The Constitution and the private sector

The view that the protection of the Constitution is restricted to the public sector is based on a bygone political ideology. 

SOMETIMES trivial issues ignite tremendous debates.

If a laundromat owner running a public utility business that is licensed by a local authority excludes non-Muslim clients, is his discriminatory conduct counter to the uplifting message of our Constitution that “all persons are equal before the law”?

Is his conduct a violation of the provision that “except as expressly authorised ... there shall be no discrimination ... on the ground only of religion, race, descent, place of birth or gender...”?

Opinions are deeply divided.

Inapplicability of Constitution: Some scholars are of the view (and I respectfully disagree with them) that the shade of the Constitution applies only to “public law” situations involving the citizens’ relationship with public authorities.

It was said in Beatrice Fernandez v Sistem Penerbangan Malaysia that constitutional law deals with the contravention of individual rights by the legislature or the executive or its agencies and does not apply to the infringements of an individual’s right by another individual.

This means that purely contractual, commercial and domestic relationships – parent-child, school-pupil, employer-employee, and business-client relationships – are largely excluded from the Constitution’s sacred mandate.

Thus, in Teoh Eng Huat (1990) a parent can prevent his minor child from exercising her freedom of religion to convert.

Employment: In Beatrice Fernandez it was held that the guarantee of gender equality applies only to employment under a public authority, so that a flight stewardess with a private company can be sacked because she got pregnant contrary to a collective agreement.

No law was violated: In the USA’s Civil Rights Act and the United Kingdom’s Race Relations Act, discrimination in the private sector is banned if the business hires more than a certain number of employees or serves more than a certain number of clients.

Malaysia has virtually no anti-discrimination laws for the private sector. This means that till the law changes, private businesses are free to choose their customers irrespective of the Constitution’s promise of non-discrimination. It would be different if a law, like the Private Higher Educational Institutions Act 1996 does, were to explicitly mandate that membership of a private higher educational institute shall be open to all persons irrespective of sex, race, religion, nationality or class.

Broader perspective: The above restrictive view that the beneficence of the Constitution is restricted to the public sector is based on a bygone political ideology that Constitutions are drafted to protect citizens only against the tyranny of the state.

The reality today is that corporate power rivals and, in some instances, exceeds government power. Tyranny is tyranny, no matter what its source – public or private, offshore or onshore.

It was an error of jurisprudence for the judges in the Beatrice Fernandez case to hold that the guarantees of the Constitution apply only against public authorities. Many provisions of the chapter on fundamental liberties imply otherwise.

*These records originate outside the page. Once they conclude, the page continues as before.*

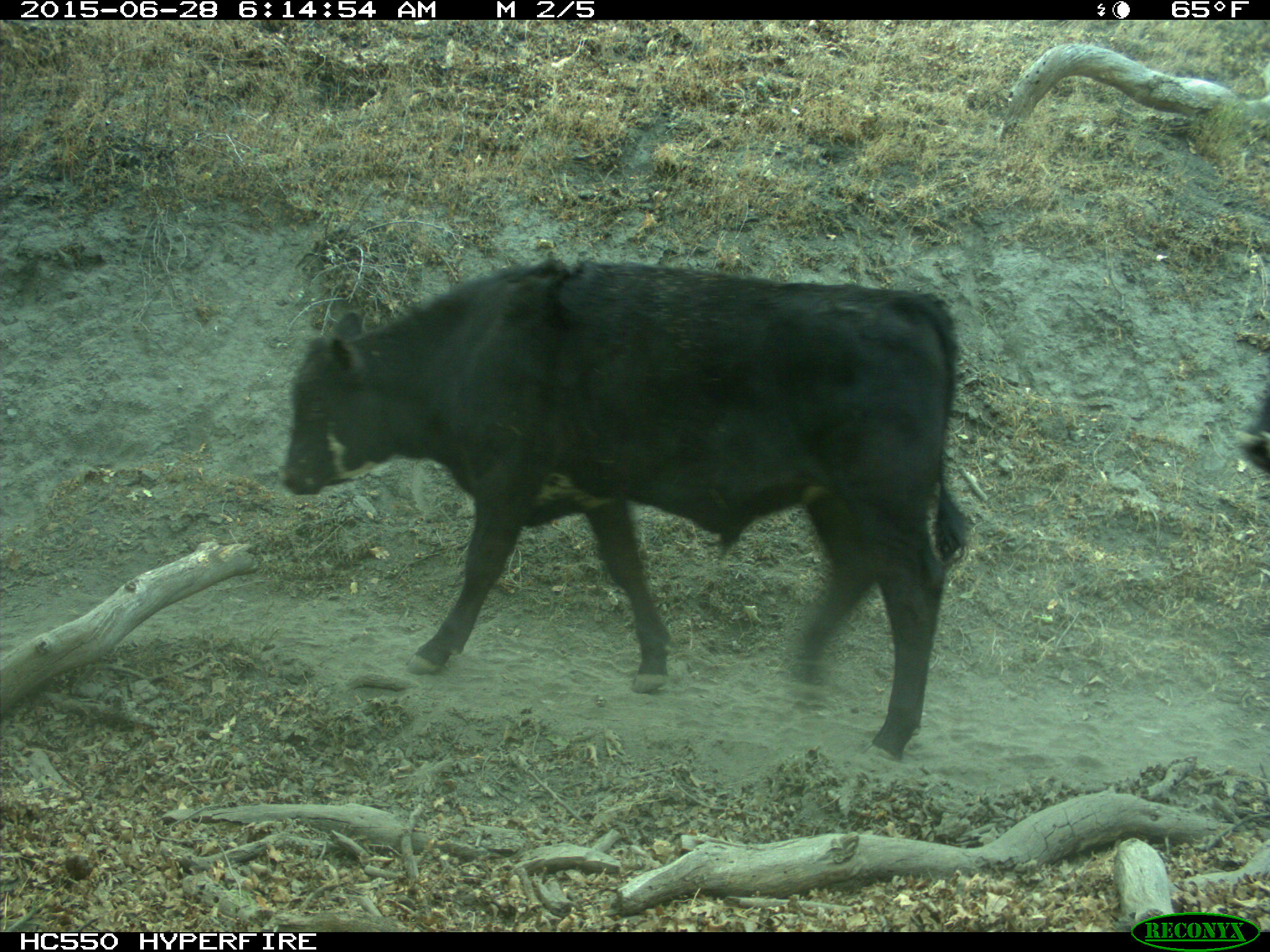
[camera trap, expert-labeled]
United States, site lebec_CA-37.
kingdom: Animalia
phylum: Chordata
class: Mammalia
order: Artiodactyla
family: Bovidae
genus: Bos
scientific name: Bos taurus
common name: domestic cow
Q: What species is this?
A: Bos taurus (domestic cow).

Article 5: This Article safeguards personal liberty. In both Malaysia and India, the writ of habeas corpus has been issued against parents detaining their adult daughters to prevent the offspring from exercising their life choices of marriage, residence and employment: Munusamy v Subramaniam; Rajmohan v Sulaiman.

Article 8(1): This provision is beautifully worded. “All persons are equal before the law and entitled to the equal protection of the law”. This is in contrast with India, where Article 14 says “the state shall not deny to any person equality before the law or the equal protection of the law”. In Malaysia, the provision is not confined to the state.

Article 8(2): This article bans discrimination in many areas. One of them is public employment. But there are other prohibitions which would conceivably cover the private sector as well, for example the administration of any law relating to the carrying on of any trade, business, profession or vocation.

It is noteworthy that the laundry businesses in Johor and Perlis were subject to a licensing requirement under a local authority law.

Other fundamental liberties: Freedom of association (as, for example, the right to unionise), freedom of religion and right to property are available against all persons and not just public authorities.

Suggestions: It is time to broaden our horizons and abandon the belief that human rights apply only against the state.

A person can be allowed to discriminate in the choice of his cook, driver or maid. But when it comes to supplying a public service where there is a public law element, the safeguards of constitutional and administrative law must apply.

Not the issue of public law or private law, but the criterion of reasonableness should be employed as was the case in Meor Atiqulrahman Ishak (2000). A school can prevent the wearing of serbans at school assemblies.

In Halimatussaadiah v Public Services Commission, the Govern-ment as an employer can impose a reasonable dress requirement on its employee, barring her from wearing purdah to office despite the claim of freedom of religion.

In addition, Parliament must enact a National Harmony Act to forbid race and religious discrimination in all sectors, save to the extent explicitly permitted by the Consti-tution. This will be in line with worldwide trends.

Emeritus Professor Datuk Dr Shad Saleem Faruqi is Tunku Abdul Rahman Professor of Law at Universiti Malaya. The views expressed here are entirely the writer’s own.